URL: http://www.syracuse.com/news/index.ssf/2014/04/lawrence_carey_healy_leadership.html

 

Humanitarian Engineering for Development Workers ERE 496 student Jonathan Rice discusses solutions to help reach Millenium Development Goal 4.

 

The news article “Carey Healy leads by aiming his Engineers Without Borders chapter at a serious childhood killer” reported by The Syracuse Post-Standard on April 27, 2014 discusses a latrine project being started by the Syracuse professional chapter of Engineers Without Borders to build new improved latrines for six schools in a school district in the Palajunoj Valley of Guatemala near the city of Xela. In the article Stan Linhorst states that there isn’t reliable water at the village and that there is little access to improved latrines at the schools there which is a reflection of how 89% and 72% of rural residents in Guatemala have access to improved water sources and improved sanitation respectively (The World Bank Group). The improved latrines will help improved sanitation and reduce incidence of childhood diarrhea by providing improved sanitation for defecation in addition to hand-washing stations to prevent the spread of disease. While they have not chosen any design choices yet, Lawrence Healy noted three different potential designs, including a ventilated improved pit (VIP) latrine, a composting toilet, and a pour flush toilet. The VIP latrine would likely be the most culturally appropriate choice as it would be the most similar in terms of use and maintenance as the current basic latrines that the schools have. Additionally, it would also be the most appropriate in terms of cost and maintenance as it would likely cost the least out of any of the improved latrine designs (including composting, pour-flush, and VIP latrines) and be the easiest to maintain. Overall the design is fairly simple, consisting of a latrine pit with a pipe that ventilates noxious gases and traps flies to prevent them from spreading disease.

### Required action
Carry on the post about the Guatemala school latrine project, starting right after its last sentence.

Collected data entries
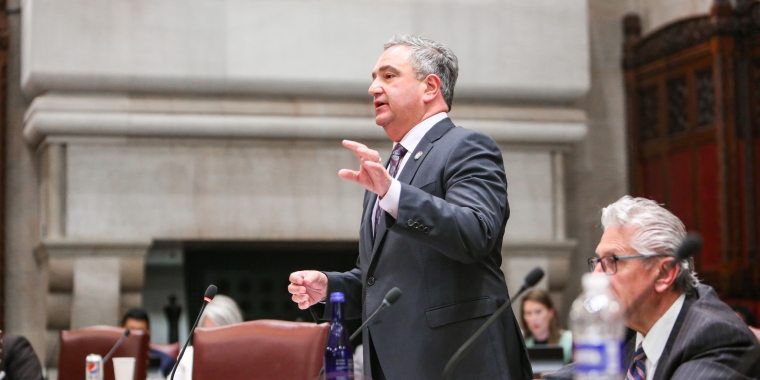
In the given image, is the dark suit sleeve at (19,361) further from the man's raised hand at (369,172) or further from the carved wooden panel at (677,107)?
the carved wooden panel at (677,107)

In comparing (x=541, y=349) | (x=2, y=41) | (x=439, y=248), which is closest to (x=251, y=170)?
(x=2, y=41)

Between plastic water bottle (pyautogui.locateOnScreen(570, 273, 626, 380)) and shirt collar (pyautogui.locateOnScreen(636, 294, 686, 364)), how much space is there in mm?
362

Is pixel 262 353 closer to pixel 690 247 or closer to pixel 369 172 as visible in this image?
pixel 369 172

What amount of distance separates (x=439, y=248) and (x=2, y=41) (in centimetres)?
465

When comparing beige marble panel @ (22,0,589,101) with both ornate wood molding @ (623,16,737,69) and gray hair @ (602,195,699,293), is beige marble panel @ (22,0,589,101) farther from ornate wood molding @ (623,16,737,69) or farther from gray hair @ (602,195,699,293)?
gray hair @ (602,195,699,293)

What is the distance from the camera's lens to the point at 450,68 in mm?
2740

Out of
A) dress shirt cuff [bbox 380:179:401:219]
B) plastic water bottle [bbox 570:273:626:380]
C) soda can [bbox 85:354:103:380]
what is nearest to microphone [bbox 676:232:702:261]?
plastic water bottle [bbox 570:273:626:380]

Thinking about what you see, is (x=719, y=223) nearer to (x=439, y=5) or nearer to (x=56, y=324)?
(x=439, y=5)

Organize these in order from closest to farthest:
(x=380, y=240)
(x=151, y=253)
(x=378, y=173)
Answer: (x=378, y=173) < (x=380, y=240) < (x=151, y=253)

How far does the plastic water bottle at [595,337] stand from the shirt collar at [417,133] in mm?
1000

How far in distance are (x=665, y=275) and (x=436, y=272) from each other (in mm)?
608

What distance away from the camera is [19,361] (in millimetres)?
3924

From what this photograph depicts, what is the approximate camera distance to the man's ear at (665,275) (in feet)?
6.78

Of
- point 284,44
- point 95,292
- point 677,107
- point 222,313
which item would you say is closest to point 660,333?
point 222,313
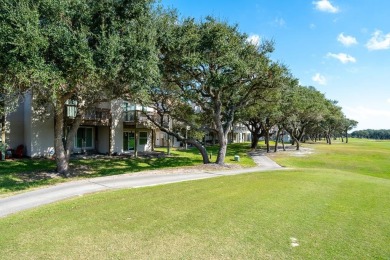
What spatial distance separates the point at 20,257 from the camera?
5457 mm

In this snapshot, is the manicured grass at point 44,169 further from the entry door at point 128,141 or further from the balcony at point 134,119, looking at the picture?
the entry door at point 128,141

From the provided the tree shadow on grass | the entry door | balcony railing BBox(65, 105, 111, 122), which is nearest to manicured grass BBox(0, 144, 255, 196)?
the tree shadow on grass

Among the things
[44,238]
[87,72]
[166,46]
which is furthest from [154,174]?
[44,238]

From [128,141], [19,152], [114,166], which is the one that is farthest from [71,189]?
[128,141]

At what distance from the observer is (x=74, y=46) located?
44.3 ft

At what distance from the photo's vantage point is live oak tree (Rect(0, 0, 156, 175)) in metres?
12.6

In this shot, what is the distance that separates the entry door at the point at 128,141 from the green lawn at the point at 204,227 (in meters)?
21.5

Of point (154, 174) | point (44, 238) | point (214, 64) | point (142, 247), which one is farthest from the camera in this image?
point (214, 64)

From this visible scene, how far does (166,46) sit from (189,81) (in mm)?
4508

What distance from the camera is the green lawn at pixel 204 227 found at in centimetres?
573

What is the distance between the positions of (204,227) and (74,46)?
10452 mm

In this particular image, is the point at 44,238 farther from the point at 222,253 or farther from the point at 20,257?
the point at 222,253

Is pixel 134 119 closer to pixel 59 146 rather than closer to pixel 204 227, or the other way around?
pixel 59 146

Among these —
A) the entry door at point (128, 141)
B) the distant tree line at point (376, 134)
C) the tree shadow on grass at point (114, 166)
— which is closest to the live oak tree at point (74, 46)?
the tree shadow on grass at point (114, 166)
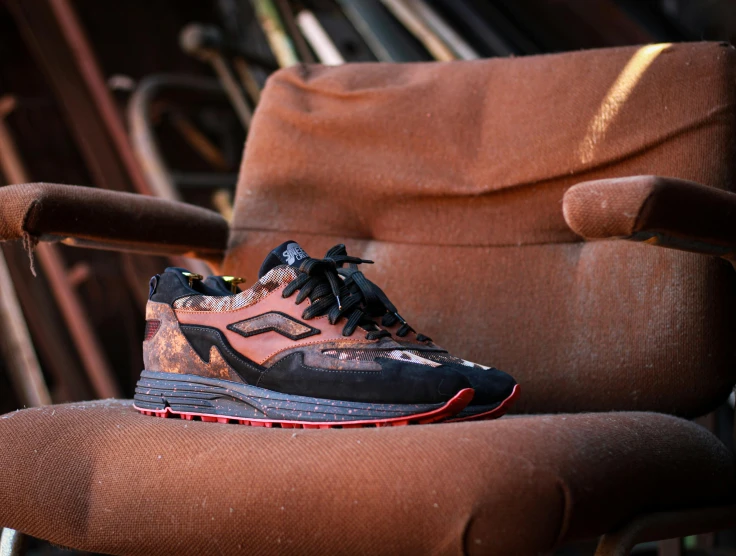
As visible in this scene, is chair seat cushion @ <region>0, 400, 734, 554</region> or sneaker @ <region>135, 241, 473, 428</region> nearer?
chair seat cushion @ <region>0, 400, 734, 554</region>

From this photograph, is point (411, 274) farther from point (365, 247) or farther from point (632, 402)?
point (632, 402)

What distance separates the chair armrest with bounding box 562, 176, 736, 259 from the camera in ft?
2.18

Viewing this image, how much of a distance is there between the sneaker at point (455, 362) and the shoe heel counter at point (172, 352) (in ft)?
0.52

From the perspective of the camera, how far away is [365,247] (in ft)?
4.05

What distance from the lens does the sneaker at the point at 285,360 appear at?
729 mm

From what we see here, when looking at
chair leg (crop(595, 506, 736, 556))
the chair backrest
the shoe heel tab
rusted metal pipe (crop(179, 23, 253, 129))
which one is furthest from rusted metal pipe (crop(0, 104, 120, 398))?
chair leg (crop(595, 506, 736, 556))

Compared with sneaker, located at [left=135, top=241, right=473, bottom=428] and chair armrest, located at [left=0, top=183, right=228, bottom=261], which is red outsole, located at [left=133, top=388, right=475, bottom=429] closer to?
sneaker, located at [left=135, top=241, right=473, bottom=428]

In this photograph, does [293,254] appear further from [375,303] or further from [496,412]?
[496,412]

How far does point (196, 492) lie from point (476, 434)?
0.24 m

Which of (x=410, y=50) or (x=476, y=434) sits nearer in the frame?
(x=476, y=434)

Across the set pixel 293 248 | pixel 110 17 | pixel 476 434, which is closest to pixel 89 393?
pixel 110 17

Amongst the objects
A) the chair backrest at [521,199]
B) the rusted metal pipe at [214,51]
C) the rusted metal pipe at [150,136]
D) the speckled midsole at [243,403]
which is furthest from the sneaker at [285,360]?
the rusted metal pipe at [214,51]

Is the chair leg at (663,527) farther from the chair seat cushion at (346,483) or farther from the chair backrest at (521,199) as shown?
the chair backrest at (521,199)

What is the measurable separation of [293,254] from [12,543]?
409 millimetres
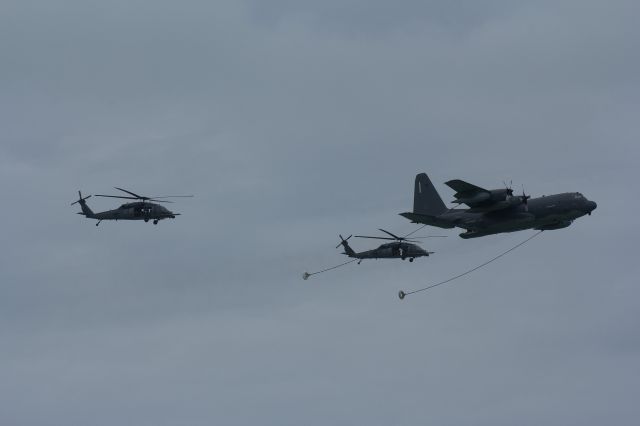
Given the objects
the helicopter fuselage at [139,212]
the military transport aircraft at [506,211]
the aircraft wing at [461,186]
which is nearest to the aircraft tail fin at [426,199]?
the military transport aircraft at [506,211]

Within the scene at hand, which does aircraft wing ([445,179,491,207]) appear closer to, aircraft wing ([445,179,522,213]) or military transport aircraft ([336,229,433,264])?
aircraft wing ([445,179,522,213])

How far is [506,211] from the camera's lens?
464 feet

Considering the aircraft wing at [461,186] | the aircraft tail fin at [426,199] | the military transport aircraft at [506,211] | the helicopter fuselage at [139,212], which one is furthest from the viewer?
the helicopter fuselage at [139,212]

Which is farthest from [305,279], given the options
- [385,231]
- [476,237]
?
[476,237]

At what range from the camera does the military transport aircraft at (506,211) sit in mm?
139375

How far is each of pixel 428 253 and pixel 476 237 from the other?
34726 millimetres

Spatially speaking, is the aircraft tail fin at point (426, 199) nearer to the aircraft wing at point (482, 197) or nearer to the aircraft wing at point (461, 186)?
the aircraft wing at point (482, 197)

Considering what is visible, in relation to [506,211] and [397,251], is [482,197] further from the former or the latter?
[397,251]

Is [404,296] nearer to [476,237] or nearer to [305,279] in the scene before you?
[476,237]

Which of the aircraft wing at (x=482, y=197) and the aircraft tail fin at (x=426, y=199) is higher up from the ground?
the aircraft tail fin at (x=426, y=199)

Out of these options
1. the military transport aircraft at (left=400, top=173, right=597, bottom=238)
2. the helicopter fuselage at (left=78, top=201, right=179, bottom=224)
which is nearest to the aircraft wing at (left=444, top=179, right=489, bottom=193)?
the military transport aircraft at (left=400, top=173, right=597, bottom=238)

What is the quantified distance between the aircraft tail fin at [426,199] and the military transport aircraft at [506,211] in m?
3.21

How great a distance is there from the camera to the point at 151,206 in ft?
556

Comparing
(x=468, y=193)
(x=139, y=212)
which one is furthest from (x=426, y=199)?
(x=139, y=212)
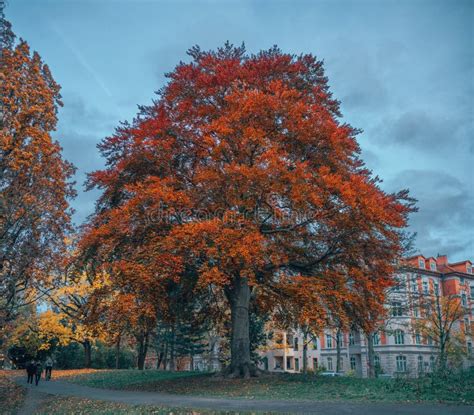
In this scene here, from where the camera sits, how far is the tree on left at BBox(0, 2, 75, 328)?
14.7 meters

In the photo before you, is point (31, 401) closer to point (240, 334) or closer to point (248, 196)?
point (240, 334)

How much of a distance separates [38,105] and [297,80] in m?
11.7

--

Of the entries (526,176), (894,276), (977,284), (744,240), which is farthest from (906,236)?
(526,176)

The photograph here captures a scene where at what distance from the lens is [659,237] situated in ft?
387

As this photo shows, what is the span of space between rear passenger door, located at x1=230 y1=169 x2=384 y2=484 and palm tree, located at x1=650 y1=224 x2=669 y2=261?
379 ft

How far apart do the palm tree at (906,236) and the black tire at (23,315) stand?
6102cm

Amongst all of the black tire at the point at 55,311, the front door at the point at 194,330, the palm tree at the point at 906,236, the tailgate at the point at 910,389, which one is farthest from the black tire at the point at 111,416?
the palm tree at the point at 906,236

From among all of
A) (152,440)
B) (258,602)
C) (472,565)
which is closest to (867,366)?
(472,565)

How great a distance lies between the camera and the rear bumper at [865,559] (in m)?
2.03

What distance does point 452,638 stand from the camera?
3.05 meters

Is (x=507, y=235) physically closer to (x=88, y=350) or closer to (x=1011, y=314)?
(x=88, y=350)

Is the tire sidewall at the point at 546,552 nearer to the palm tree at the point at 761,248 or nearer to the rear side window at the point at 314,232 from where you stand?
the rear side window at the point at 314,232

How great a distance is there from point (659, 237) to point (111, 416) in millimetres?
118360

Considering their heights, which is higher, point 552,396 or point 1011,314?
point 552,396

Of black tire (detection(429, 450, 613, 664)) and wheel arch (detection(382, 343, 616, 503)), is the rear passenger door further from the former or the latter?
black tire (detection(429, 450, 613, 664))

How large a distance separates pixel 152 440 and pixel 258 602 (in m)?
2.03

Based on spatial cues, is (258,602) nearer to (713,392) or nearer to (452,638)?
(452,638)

* * *

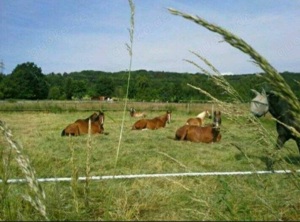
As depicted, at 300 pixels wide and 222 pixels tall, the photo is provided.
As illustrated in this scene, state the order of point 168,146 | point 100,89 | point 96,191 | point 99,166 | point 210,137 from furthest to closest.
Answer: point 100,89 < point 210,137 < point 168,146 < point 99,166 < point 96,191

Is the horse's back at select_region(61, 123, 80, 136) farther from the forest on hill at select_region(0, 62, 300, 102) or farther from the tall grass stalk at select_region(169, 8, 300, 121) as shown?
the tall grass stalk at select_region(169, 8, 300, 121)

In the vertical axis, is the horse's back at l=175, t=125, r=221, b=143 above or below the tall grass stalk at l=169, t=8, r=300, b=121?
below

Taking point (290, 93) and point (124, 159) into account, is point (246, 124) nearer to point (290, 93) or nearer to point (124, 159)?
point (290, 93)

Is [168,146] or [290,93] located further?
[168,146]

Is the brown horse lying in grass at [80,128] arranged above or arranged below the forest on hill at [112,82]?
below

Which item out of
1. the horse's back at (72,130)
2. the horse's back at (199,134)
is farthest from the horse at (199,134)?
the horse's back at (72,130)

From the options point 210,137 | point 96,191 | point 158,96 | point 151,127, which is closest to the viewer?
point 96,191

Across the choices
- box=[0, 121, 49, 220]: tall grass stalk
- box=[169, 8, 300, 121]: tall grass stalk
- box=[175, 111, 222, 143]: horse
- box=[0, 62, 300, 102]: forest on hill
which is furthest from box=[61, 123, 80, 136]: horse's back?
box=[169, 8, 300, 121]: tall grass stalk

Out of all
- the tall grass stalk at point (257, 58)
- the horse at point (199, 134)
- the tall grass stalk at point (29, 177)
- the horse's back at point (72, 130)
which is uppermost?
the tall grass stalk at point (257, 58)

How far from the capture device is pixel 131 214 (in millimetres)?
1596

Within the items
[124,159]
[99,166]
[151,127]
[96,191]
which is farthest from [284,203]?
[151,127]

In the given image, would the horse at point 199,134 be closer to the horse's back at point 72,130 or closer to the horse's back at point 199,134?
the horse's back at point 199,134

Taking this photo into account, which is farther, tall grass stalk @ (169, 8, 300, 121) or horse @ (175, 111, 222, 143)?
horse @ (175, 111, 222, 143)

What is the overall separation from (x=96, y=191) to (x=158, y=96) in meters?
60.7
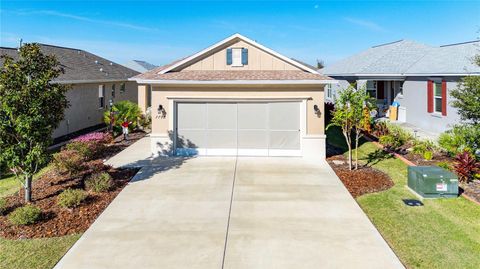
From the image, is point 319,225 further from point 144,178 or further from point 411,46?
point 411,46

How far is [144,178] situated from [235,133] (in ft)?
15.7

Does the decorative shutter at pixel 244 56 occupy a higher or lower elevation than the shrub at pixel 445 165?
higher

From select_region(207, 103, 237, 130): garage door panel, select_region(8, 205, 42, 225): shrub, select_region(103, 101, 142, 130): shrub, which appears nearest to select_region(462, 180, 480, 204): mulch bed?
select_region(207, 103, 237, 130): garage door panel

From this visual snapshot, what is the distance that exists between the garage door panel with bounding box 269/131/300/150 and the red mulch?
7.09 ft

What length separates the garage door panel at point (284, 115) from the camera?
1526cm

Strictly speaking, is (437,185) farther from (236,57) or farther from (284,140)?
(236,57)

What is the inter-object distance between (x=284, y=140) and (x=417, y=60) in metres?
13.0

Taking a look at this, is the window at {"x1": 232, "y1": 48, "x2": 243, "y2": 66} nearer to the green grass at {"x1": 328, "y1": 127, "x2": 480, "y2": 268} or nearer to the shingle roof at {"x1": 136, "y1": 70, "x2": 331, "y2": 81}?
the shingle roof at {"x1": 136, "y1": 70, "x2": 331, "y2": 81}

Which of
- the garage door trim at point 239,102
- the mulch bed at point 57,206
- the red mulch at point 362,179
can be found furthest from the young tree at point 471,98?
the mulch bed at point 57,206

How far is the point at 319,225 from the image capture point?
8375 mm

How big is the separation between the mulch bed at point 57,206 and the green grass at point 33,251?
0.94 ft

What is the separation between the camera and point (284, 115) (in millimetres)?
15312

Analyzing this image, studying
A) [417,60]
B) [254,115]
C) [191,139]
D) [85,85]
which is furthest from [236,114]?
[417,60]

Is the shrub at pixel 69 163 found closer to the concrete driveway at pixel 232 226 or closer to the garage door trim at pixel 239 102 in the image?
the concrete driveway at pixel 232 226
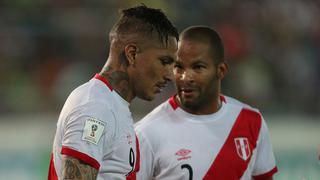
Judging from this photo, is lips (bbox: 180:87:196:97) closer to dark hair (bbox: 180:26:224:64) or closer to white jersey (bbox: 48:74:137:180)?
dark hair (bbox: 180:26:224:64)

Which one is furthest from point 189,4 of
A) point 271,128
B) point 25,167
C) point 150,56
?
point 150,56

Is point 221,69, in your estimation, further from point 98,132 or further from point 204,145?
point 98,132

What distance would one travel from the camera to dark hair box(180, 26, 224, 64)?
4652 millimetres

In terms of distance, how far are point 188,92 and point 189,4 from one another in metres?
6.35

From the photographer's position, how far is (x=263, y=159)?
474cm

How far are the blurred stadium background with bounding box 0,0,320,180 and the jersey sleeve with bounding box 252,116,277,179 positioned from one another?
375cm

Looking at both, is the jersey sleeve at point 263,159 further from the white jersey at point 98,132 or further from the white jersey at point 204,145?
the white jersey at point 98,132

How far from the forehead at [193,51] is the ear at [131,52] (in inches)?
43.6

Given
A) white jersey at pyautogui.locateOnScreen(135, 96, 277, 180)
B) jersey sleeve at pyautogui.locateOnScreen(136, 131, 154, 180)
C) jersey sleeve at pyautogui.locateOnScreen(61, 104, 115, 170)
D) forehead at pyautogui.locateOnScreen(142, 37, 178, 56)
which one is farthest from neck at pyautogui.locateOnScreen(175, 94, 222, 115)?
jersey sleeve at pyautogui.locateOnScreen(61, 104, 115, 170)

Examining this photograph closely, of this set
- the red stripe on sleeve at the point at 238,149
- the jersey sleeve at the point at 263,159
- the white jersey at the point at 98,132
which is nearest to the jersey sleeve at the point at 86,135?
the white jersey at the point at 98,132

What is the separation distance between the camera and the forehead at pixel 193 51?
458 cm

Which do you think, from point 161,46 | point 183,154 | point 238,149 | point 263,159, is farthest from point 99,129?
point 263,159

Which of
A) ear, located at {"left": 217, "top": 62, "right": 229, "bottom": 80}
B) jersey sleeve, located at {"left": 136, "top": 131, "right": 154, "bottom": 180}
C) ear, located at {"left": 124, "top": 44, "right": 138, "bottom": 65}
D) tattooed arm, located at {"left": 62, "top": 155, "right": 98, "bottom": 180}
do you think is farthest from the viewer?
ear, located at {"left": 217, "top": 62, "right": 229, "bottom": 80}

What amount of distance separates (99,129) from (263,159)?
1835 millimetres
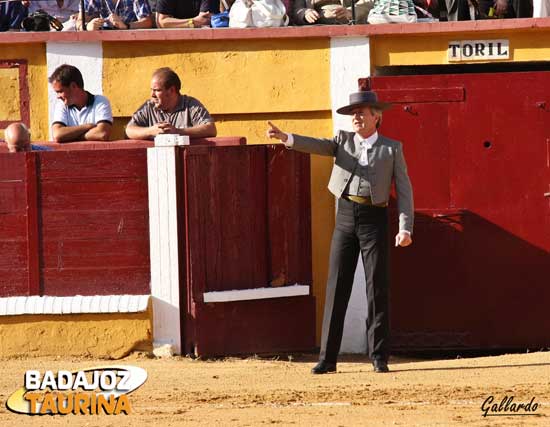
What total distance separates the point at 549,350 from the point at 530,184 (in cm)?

### Result of this exercise
 

Improved latrines at a school such as this project can help reduce child mortality (Millennium Development Goal #4); 88% of all diarrhea is caused by unsafe water, sanitation, and hygiene (Mihelcic, 2009) which improved latrines will help fix by providing a sanitary place for defecation in addition to hand washing stations that will help prevent children from spreading infectious diarrhea through skin to skin contact. Daniels, Cousens, Makoae, and Feachem (1990) discuss how access to ventilated improved pit latrines in Lesotho led to a 24% reduction of childhood diarrhea from a rural community there by providing improved sanitation facilities. An alternative to ventilated improved pit latrines would be a pour flush toilet which is flushed using a bucket of water and has a pipe in which a water seal is created to prevent gases from coming up from the waste and flies from breeding in the waste. This solution is less appropriate than using a VIP latrine because it would be more costly, would likely require more maintenance, especially if the pipe broke, would be a more complicated design, and wouldn’t be as culturally acceptable because it would require the residents to learn to flush the toilets in addition to learning to wash their hands. Labor necessary for the pour-flush latrine, however, would be about the same.

 

Figure 1- Schematic showing a regular pit latrine versus a VIP latrine (courtesy of loofactory.blogspot.com)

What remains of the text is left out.